The data below should be printed in full, exactly, and without any of its images.
....................
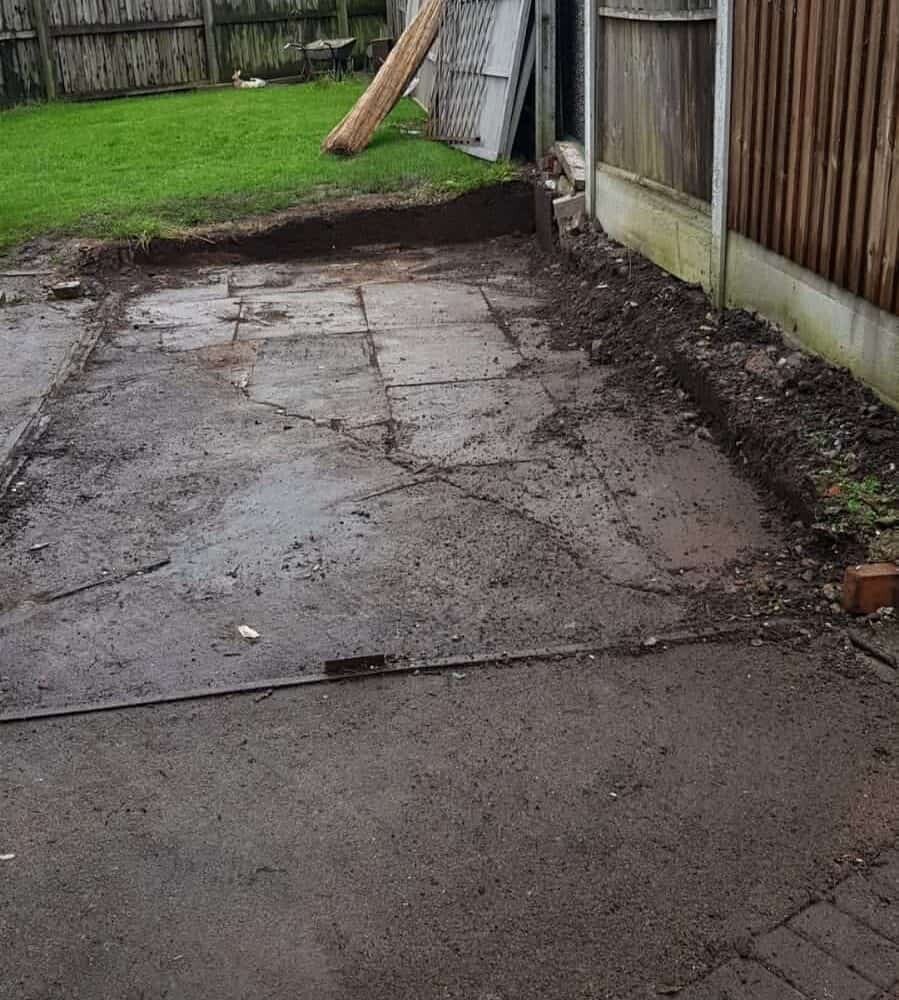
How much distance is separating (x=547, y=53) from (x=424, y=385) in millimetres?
5319

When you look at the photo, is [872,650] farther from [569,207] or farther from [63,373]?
[569,207]

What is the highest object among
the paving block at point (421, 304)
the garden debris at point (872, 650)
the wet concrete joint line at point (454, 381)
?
the garden debris at point (872, 650)

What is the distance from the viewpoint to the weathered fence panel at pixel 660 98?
670 centimetres

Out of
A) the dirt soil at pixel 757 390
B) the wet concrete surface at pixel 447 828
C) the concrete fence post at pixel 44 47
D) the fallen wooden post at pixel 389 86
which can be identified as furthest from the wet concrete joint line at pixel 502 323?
the concrete fence post at pixel 44 47

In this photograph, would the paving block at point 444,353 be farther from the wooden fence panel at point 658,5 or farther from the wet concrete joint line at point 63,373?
the wooden fence panel at point 658,5

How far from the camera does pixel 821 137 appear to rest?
205 inches

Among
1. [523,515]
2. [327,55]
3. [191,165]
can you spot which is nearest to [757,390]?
[523,515]

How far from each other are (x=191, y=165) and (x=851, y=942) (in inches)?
442

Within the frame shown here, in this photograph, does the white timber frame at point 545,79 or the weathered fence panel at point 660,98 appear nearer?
the weathered fence panel at point 660,98

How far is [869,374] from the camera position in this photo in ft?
16.1

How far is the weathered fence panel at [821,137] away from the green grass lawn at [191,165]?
467 centimetres

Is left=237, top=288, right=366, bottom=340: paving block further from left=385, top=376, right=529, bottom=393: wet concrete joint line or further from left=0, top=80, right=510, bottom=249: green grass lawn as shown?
left=0, top=80, right=510, bottom=249: green grass lawn

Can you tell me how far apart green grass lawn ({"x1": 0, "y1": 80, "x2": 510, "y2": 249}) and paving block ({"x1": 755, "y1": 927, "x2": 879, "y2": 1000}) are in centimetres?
838

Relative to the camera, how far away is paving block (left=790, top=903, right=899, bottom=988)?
2455 millimetres
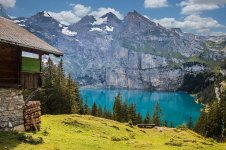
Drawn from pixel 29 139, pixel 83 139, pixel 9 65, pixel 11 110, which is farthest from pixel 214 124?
pixel 9 65

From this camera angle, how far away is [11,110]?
31406 millimetres

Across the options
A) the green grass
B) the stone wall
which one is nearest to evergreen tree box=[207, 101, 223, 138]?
the green grass

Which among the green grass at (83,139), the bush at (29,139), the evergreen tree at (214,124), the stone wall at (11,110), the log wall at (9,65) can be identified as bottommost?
the evergreen tree at (214,124)

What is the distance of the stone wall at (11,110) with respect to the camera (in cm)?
3038

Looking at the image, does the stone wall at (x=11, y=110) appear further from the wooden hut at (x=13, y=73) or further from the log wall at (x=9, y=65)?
the log wall at (x=9, y=65)

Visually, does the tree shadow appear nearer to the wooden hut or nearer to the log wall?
the wooden hut

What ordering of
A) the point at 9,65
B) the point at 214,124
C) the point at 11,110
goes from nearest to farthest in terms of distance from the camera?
the point at 11,110, the point at 9,65, the point at 214,124

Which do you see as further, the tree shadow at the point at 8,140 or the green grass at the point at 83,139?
the green grass at the point at 83,139

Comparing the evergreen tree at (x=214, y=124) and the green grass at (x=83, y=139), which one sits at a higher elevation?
the green grass at (x=83, y=139)

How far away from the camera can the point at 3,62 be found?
30969 millimetres

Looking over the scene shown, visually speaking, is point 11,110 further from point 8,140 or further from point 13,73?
point 8,140

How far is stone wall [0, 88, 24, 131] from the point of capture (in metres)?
....................
# Response
How much distance is separating (x=547, y=53) from (x=424, y=385) in millimetres?
5319

When you look at the photo, is [872,650] farther from [569,207] or farther from [63,373]?
[569,207]

What is the highest object among
the paving block at point (421, 304)
the garden debris at point (872, 650)
the wet concrete joint line at point (454, 381)
?
the garden debris at point (872, 650)

What is the distance from the viewpoint to the weathered fence panel at pixel 660 98?
670 centimetres

Out of
A) the dirt soil at pixel 757 390
B) the wet concrete surface at pixel 447 828
C) the concrete fence post at pixel 44 47
D) the fallen wooden post at pixel 389 86
which can be identified as furthest from the wet concrete joint line at pixel 502 323?
the concrete fence post at pixel 44 47

In this photograph, would the paving block at point 444,353 be farther from the wooden fence panel at point 658,5 or farther from the wet concrete joint line at point 63,373?
the wooden fence panel at point 658,5

How far from the camera does pixel 821 137 appear to rest?
205 inches

Among
1. [523,515]
2. [327,55]
3. [191,165]
can you spot which is nearest to [757,390]?
[523,515]

How far from each other are (x=191, y=165) and (x=851, y=942) (in inches)?
442

Within the frame shown here, in this photograph, does the white timber frame at point 545,79 or the weathered fence panel at point 660,98 appear nearer?
the weathered fence panel at point 660,98

How far is [869,374] from the camera position in this photo in ft?
16.1

How far is the weathered fence panel at [821,137] away from the green grass lawn at [191,165]?
467 centimetres

Is left=237, top=288, right=366, bottom=340: paving block further from left=385, top=376, right=529, bottom=393: wet concrete joint line or further from left=0, top=80, right=510, bottom=249: green grass lawn as shown?
left=0, top=80, right=510, bottom=249: green grass lawn

Can you tell me how far apart green grass lawn ({"x1": 0, "y1": 80, "x2": 510, "y2": 249}) and paving block ({"x1": 755, "y1": 927, "x2": 879, "y2": 1000}) are in centimetres?
838

Relative to the camera, how far away is paving block (left=790, top=903, right=899, bottom=988)?
2455 millimetres
Drawn from pixel 29 139, pixel 83 139, pixel 9 65, pixel 11 110, which is farthest from pixel 214 124?
pixel 9 65

From this camera angle, how far away is [11,110]?
31406 millimetres

Across the options
A) the green grass
B) the stone wall
which one is nearest to evergreen tree box=[207, 101, 223, 138]?
the green grass

Which among the green grass at (83,139), the bush at (29,139), the evergreen tree at (214,124), the stone wall at (11,110), the log wall at (9,65) can be identified as bottommost?
the evergreen tree at (214,124)

What is the distance of the stone wall at (11,110) with respect to the camera (in cm)?
3038

Looking at the image, does the stone wall at (x=11, y=110) appear further from the wooden hut at (x=13, y=73) or further from the log wall at (x=9, y=65)?
the log wall at (x=9, y=65)

Visually, does the tree shadow appear nearer to the wooden hut or nearer to the log wall?
the wooden hut

What ordering of
A) the point at 9,65
B) the point at 214,124
C) the point at 11,110
goes from nearest to farthest in terms of distance from the camera?
the point at 11,110, the point at 9,65, the point at 214,124

Which do you see as further, the tree shadow at the point at 8,140 or the green grass at the point at 83,139?
the green grass at the point at 83,139

Comparing the evergreen tree at (x=214, y=124) and the green grass at (x=83, y=139), which one sits at a higher elevation?
the green grass at (x=83, y=139)

How far away from the camera can the point at 3,62 be found?
30969 millimetres

Looking over the scene shown, visually speaking, is point 11,110 further from point 8,140 or further from point 13,73?
point 8,140

How far is stone wall [0, 88, 24, 131] from the point of capture (in metres)?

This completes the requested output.